━━━━━ Texto dado

Desde o primeiro momento que a vi, Aline sempre tinha uma história para contar e as contava sempre olhando profundamente no olho. Ela não parecia ter aquela necessidade que muitos de nós temos de desviar o olhar e tomar um fôlego para continuar conversando.

O negócio dela era olho no olho. Nos encontramos em um ônibus, a caminho da Universidade. Aline me contou sobre como foi expulsa de casa por sua avó e do pouco que sua mãe fez para impedir.

Eu a perdoei hoje, ela diz. Entendo que ela não foi a pior naquela história toda, e afinal, o que somos nós senão seres que podem perdoar? Voltei pra casa depois de tê-las mostrado que não iria para a rua me prostituir, que não seria estatística. Somos uma geração que quer mais, sabe? A gente não vai se contentar com pouco, eu canto é sobre isso.

Ao me falar sobre seus objetivos e projetos, Aline saca da bolsa um celular, coloca pequenos fones pretos e abre o SoundCloud. Ouça, me diz. Dos fones saem uma música um tanto barulhenta. É uma demo ainda, tá? Ela canta sobre a energia feminina que habita nos corpos e como isso é tão poderoso e único.

Quero fortalecer outras como eu, como nós, entende? Me sinto viva ao cantar, ao transmitir o que tantas de nós passam.

Aline fala com uma calma e leveza, é um projeto, ela me afirma. A gente tem um projeto de poder, de vida.

Me lembro de um artigo que li há pouco tempo, tratava da construção dos termos “travesti” e “transexual” na literatura científica a partir do século XIX. Esses nomes foram dados a partir da criação dos seres mentalmente instáveis, perigosos e doentes. Antes, porém, a história era outra. Houve um tempo que o corpo que carregava signos femininos e masculinos era venerado, era místico e despertava a curiosidade.

━━━━━━━━━━
━━━━━ Linhas de dados

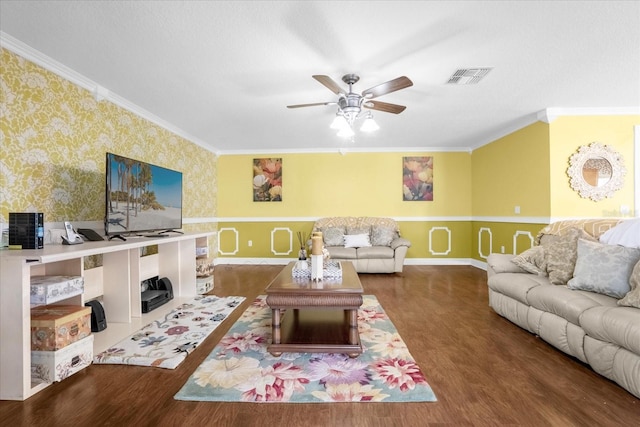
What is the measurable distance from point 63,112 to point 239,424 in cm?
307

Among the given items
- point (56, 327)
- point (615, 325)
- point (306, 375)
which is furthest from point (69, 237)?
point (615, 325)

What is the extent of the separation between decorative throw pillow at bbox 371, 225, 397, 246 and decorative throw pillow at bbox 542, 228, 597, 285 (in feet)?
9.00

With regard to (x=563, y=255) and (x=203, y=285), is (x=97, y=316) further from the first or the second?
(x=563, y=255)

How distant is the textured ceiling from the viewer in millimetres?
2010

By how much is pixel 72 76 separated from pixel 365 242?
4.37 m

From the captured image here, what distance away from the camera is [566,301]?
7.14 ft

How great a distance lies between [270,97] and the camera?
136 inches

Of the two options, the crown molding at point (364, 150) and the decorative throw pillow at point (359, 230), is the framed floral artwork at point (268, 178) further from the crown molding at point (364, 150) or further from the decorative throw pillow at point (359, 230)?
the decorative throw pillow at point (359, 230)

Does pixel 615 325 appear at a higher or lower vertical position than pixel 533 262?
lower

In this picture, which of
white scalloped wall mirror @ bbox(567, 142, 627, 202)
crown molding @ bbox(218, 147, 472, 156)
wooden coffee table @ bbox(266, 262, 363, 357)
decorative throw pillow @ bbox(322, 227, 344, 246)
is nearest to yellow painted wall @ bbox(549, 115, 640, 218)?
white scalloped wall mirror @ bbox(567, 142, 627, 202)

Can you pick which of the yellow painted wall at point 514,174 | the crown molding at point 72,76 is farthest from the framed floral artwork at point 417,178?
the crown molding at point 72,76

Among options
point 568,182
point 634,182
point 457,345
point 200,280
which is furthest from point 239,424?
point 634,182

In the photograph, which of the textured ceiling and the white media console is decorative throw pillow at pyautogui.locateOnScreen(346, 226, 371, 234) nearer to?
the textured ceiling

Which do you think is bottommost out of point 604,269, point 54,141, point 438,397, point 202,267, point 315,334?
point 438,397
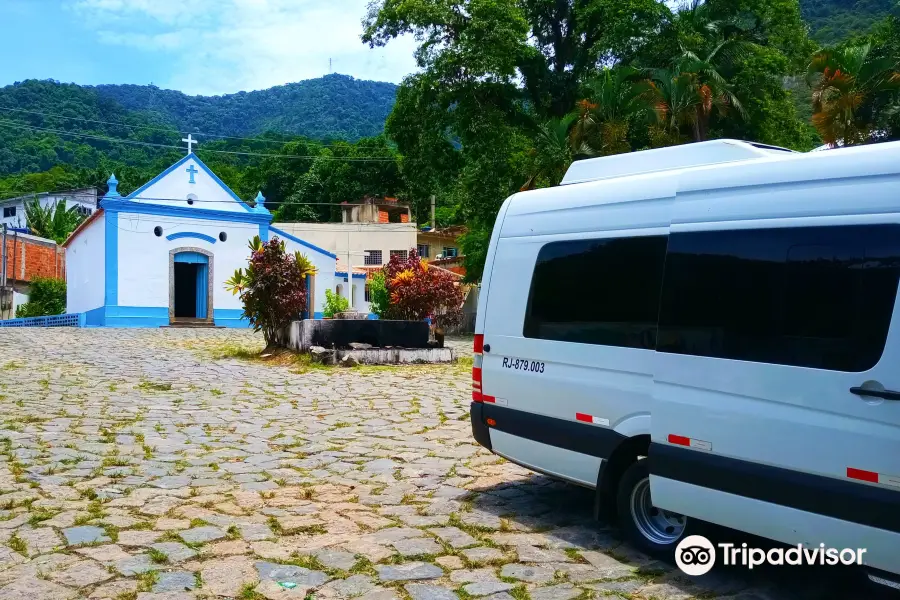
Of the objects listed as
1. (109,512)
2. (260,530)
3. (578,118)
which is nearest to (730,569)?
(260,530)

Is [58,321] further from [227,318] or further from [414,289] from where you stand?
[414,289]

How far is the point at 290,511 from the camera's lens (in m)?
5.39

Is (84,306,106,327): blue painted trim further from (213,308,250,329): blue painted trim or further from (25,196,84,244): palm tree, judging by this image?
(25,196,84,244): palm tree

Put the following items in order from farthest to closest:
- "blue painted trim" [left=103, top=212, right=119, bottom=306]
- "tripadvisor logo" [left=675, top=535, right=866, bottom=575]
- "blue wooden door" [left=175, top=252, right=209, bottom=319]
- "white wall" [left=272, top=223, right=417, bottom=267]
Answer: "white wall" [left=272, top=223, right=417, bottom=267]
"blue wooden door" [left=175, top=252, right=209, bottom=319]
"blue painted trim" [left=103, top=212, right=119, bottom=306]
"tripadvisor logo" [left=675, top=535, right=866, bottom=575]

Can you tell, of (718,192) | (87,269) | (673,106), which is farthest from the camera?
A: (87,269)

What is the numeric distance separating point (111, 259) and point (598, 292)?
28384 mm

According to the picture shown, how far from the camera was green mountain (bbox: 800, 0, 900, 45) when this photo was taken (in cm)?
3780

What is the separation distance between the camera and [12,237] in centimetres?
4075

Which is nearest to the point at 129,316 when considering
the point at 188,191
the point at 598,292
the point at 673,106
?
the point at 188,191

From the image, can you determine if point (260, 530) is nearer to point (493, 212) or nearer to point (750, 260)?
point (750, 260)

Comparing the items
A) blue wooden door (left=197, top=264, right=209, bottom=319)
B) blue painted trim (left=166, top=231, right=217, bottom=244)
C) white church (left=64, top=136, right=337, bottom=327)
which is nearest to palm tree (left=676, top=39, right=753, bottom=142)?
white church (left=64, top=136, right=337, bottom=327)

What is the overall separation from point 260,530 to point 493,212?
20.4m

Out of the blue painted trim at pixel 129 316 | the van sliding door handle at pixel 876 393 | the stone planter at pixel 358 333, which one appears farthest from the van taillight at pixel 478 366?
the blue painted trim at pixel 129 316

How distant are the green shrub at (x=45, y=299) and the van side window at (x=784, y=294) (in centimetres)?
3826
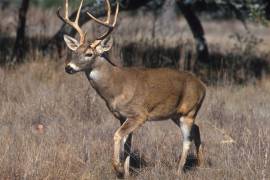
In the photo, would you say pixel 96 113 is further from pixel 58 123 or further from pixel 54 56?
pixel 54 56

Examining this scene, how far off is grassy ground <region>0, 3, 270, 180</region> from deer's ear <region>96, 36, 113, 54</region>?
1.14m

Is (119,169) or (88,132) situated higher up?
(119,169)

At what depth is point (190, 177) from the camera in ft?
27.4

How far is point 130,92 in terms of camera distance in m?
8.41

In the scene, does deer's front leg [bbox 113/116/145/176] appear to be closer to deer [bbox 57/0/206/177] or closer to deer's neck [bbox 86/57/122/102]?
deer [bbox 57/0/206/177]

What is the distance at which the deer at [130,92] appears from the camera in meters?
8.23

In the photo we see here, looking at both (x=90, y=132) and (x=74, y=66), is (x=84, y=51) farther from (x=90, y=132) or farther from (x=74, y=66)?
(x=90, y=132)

━━━━━━━━━━

**O que se pede**
Responda sobre o texto a respeito de Aline:
(a) Onde aconteceu o encontro com Aline?
(b) Que aplicativo Aline abre no celular para mostrar a música?
(c) Segundo o artigo lembrado no texto, a partir de que século os termos “travesti” e “transexual” foram construídos na literatura científica?

**Resposta**
(a) Em um ônibus, a caminho da Universidade.
(b) O SoundCloud.
(c) A partir do século XIX.